WHAT YOU HAVE TO DO ▸
State how many lines of the data below contain the string "cited", matching case exactly, and give only the number.

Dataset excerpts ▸
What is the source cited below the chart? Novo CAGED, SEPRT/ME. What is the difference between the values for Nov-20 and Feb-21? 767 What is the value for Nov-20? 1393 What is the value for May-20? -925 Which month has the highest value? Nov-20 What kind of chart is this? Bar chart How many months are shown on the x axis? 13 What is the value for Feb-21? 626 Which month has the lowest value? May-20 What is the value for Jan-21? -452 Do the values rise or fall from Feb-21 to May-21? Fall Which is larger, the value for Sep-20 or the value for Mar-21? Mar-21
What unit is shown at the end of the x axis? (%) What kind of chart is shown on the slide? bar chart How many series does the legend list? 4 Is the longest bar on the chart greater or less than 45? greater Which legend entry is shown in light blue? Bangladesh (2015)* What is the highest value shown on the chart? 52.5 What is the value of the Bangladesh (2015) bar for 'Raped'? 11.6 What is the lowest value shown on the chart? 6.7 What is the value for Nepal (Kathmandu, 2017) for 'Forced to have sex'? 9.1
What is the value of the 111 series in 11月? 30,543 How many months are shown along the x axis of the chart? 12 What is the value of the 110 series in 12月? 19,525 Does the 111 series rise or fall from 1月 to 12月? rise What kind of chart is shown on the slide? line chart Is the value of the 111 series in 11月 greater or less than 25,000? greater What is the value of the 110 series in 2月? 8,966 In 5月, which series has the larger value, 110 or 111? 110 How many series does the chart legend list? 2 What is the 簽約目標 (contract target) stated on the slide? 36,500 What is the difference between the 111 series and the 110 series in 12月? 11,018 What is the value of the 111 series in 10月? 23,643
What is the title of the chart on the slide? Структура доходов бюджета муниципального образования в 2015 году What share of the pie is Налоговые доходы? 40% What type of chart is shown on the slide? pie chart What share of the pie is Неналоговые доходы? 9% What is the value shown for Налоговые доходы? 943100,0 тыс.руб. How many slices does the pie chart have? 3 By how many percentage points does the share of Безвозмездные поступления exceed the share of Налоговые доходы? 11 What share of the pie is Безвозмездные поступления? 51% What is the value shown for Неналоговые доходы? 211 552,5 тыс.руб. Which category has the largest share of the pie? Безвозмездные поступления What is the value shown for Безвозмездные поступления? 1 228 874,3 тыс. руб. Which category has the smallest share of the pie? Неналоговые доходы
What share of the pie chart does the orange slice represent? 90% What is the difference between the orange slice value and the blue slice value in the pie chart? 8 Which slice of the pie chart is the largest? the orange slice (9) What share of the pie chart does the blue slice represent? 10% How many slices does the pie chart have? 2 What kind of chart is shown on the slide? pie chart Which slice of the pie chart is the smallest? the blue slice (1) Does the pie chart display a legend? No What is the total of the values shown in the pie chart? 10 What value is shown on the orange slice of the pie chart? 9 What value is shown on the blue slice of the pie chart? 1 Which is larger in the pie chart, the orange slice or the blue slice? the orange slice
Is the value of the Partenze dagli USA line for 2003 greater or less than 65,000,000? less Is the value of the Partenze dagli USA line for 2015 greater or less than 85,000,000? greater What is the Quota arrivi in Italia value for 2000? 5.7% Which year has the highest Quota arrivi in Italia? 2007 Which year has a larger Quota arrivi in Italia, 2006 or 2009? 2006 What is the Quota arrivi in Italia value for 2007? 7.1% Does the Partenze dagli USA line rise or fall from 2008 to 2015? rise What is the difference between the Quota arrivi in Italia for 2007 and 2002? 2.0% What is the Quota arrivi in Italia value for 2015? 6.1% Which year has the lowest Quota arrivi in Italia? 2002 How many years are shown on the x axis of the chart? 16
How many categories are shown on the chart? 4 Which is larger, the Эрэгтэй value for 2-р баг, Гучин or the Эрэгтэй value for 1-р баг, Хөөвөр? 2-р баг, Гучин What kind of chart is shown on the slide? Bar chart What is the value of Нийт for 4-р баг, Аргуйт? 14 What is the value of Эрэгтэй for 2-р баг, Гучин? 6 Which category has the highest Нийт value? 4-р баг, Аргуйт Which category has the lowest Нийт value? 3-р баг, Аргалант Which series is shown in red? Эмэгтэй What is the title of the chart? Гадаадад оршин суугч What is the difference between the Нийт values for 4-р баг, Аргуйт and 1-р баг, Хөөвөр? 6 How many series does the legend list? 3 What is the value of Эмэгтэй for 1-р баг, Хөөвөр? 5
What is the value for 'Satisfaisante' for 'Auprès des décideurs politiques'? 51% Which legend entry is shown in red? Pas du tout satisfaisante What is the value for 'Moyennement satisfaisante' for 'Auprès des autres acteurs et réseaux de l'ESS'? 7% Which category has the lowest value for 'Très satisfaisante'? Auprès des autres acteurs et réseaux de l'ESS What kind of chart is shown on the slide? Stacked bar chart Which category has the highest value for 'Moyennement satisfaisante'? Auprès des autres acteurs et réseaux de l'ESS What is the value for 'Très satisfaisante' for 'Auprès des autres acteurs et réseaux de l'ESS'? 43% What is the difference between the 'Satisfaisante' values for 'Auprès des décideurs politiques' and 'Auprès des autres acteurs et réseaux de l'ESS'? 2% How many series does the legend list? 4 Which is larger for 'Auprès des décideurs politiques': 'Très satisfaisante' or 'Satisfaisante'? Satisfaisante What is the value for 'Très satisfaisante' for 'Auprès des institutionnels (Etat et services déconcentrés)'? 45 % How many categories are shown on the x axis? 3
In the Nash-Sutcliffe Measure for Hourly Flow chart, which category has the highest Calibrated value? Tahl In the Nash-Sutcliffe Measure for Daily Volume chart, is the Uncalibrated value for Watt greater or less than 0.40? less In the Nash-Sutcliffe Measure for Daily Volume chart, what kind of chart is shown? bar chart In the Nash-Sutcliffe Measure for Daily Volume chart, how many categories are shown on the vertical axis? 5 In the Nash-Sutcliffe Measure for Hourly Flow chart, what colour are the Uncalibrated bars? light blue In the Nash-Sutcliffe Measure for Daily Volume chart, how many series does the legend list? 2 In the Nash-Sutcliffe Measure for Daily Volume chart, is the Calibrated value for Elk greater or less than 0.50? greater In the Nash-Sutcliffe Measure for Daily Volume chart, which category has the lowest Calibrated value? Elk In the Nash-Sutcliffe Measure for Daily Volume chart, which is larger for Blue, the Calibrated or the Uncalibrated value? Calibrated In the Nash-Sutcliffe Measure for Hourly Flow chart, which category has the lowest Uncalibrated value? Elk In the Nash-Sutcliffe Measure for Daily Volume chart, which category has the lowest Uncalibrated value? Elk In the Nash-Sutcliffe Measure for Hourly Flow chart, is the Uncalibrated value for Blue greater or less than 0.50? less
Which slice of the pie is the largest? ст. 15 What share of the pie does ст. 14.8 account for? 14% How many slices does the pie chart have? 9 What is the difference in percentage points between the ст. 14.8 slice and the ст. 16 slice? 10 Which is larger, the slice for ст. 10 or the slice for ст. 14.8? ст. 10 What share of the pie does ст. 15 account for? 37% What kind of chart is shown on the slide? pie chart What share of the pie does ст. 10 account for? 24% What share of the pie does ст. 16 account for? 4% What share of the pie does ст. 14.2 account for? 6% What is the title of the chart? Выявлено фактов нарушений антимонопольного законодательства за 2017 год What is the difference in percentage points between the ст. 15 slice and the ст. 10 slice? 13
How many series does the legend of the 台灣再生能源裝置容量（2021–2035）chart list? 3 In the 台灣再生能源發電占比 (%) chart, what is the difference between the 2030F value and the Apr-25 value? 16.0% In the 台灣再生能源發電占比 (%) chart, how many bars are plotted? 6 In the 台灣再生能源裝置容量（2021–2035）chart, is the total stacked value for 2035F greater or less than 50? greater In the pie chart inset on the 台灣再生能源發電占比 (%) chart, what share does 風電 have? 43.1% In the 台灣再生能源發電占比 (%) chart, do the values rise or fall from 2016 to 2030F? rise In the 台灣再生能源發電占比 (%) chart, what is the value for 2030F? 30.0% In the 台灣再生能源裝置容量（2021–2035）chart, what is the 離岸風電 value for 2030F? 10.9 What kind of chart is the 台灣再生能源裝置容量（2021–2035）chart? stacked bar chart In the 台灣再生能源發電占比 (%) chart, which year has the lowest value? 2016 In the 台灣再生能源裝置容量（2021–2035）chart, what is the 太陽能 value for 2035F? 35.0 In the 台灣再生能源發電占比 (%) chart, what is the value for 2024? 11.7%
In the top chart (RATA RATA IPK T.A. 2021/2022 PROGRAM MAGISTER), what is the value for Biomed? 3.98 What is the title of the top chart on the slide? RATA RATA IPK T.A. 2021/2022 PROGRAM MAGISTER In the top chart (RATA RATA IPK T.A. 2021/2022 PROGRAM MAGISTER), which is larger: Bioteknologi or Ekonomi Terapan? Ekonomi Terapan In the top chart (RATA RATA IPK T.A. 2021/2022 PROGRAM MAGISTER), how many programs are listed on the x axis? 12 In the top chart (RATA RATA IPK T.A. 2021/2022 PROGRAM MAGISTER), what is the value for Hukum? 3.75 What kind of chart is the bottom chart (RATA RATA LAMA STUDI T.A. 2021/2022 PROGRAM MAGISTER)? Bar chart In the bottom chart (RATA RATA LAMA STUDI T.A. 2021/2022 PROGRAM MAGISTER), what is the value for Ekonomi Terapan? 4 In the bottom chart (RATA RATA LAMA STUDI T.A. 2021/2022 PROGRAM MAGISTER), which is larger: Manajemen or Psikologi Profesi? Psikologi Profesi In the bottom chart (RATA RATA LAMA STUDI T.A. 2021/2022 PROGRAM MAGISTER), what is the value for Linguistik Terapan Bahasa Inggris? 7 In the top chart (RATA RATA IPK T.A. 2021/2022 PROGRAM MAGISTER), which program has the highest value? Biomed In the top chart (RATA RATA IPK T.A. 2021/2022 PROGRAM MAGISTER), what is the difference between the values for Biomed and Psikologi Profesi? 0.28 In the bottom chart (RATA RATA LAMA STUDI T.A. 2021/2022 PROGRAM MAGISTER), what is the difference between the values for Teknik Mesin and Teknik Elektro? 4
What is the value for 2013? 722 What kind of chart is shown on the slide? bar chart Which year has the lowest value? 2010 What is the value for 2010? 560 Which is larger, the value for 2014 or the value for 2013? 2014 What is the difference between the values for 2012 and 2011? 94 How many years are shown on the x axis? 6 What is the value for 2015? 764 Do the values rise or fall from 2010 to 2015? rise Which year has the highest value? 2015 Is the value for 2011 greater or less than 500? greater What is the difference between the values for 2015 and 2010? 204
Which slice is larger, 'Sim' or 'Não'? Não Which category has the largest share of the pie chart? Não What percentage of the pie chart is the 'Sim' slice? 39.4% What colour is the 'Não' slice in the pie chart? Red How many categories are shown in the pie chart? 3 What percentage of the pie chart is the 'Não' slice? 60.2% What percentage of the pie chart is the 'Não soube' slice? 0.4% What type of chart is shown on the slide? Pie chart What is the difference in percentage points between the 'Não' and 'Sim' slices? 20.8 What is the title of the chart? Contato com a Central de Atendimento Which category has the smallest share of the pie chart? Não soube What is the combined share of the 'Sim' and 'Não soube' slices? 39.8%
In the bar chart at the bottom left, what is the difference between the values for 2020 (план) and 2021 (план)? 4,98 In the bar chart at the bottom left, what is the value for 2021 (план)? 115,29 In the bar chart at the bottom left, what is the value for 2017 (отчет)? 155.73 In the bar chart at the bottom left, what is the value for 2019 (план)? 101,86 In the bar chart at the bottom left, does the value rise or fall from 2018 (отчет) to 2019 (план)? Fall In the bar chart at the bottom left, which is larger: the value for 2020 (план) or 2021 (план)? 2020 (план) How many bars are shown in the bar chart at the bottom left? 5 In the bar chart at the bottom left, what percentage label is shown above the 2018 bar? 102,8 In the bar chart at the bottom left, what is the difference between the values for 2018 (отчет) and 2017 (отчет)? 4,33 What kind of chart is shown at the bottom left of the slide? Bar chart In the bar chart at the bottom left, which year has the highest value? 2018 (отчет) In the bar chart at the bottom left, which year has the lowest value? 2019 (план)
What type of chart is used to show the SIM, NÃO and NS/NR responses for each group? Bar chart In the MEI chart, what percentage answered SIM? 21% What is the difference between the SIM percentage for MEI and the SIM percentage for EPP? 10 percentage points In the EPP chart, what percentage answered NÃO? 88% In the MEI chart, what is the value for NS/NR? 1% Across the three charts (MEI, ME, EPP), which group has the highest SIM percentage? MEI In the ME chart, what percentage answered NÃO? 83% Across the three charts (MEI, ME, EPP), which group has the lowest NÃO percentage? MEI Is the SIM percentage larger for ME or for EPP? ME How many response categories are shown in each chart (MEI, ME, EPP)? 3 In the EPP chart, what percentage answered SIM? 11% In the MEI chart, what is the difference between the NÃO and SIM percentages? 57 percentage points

ANSWER TO THIS EXERCISE ▸
1